Policial
Por falta de laudo do Imol, acusados de tentativa de homicídio são absolvidos
Um dos acusados foi solto e outros três vão responder por homicídio na Capital
Correio do Estado
01 de Julho de 2015 - 16:53
Por falta de laudos periciais do Instituto de Medicina e Odontologia Legal (Imol), o juiz da 2ª Vara do Tribunal do Júri de Campo Grande, Aluízio Pereira dos Santos, soltou um suspeito de homicídio e livrou outros três da acusação de tentativa de homicídio nesta quarta-feira (1°).
De acordo com o Tribunal de Justiça de Mato Grosso do Sul (TJMS), os três acusados ainda devem ir a júri popular pela morte de uma criança de 2 anos e outras duas tentativas de homicídio.
Segundo a denúncia, os acusados atiraram contra pessoas que estavam em frente a uma residência no Jardim Batistão, no dia 19 de outubro de 2014. Uma criança de 2 anos morreu e outras duas pessoas foram atingidas pelos tiros, sendo que uma das vítimas ficou paraplégica. O crime teria sido motivado por uma desavença entre um dos acusados e a família.
Os acusados tiveram a prisão preventiva decretada e, em audiência realizada em março, o juiz determinou que o Imol enviasse laudos das vítimas. O processo chegou a ser suspenso por dois meses, porém, de acordo com o TJMS, apenas dois dos seis laudos foram entregues à Justiça.
Devido à falta das perícias requisitadas, o magistrado absolveu os acusados pelas tentativas de homicídio por falta de materialidade. O outro acusado foi absolvido de todos os crimes por falta de provas.
Com relação a vítima que ficou paraplégica, o juiz entendeu que há materialidade já que a bala encontra-se alojada em seu corpo. Mesmo assim, reforçou o pedido ao Imol para que encaminhe o laudo pericial.

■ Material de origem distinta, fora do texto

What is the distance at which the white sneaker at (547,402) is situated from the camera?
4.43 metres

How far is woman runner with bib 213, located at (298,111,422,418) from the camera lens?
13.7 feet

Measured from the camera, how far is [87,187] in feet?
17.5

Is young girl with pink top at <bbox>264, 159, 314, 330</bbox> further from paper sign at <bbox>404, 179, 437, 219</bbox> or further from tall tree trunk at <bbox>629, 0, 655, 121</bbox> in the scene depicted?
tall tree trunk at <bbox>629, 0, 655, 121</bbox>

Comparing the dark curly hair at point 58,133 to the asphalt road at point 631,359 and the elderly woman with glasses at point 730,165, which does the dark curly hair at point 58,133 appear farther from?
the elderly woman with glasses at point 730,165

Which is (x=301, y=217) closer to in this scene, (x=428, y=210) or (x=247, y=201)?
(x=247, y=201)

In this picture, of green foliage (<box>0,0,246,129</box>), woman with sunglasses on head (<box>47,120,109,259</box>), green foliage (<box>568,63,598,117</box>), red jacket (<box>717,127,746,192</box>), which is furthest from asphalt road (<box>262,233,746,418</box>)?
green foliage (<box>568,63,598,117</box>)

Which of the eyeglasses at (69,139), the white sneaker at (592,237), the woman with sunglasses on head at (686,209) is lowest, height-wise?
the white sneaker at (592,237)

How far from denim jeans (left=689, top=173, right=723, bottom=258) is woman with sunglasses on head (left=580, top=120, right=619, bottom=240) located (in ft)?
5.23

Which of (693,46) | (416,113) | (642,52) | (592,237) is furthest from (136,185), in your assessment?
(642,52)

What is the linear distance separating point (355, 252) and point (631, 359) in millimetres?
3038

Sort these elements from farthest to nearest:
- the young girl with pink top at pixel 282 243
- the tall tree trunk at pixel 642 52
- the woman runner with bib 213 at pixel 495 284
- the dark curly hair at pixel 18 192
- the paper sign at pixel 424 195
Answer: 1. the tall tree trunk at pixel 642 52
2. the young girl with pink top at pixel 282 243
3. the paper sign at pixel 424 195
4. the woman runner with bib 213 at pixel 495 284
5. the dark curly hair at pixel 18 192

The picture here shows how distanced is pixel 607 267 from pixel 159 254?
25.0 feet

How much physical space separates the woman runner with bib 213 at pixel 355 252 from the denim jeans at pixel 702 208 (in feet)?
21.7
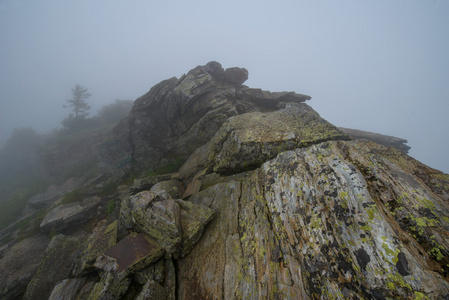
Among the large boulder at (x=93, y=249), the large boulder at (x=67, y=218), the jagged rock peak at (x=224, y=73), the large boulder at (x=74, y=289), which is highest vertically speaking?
the jagged rock peak at (x=224, y=73)

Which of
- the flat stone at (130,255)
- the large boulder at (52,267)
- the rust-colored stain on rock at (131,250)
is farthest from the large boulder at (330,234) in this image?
the large boulder at (52,267)

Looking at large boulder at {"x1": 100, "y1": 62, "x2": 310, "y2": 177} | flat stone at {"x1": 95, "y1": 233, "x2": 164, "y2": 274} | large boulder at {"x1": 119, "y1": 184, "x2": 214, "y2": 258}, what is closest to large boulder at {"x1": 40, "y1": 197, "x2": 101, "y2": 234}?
large boulder at {"x1": 100, "y1": 62, "x2": 310, "y2": 177}

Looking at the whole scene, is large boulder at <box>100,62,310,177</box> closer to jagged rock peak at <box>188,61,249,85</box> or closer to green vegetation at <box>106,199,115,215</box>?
jagged rock peak at <box>188,61,249,85</box>

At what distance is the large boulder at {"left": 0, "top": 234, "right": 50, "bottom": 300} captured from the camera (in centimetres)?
1109

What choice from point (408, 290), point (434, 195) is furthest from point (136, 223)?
point (434, 195)

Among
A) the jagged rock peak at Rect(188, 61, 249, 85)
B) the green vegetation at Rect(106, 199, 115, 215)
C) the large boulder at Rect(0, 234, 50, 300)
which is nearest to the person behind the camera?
the large boulder at Rect(0, 234, 50, 300)

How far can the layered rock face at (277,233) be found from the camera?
17.5 feet

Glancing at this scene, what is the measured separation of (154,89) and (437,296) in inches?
1280

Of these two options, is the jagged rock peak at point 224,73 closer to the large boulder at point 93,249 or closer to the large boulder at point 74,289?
the large boulder at point 93,249

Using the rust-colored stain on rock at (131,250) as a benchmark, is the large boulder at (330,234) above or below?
above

De acordo com o juiz, mesmo que sejam condenados pela tentativa de homicídio, os acusados terão a pena reduzida.
FALTA DE LAUDOS
Por ser o laudo um documento imprescindível na instrução processual, a sua falta acaba forçando a Justiça a colocar os réus em liberdade antes do julgamento. O primeiro caso ocorreu no fim de janeiro deste ano, quando o acusado por tentativa de homicídio N.S. foi solto, após ficar preso por sete meses. Segundo o juiz, em mais oito processos o Imol não realizou os exames determinados.
A decisão é baseada no Código de Processo Penal, Decreto-Lei nº 3.689/1941, que diz ser indispensável, em casos de crimes que deixem vestígios, como é o caso do homicídio, o laudo de corpo de delito, não podendo a confissão supri-lo. O CPP ainda dá prazo de 10 dias para elaboração do laudo.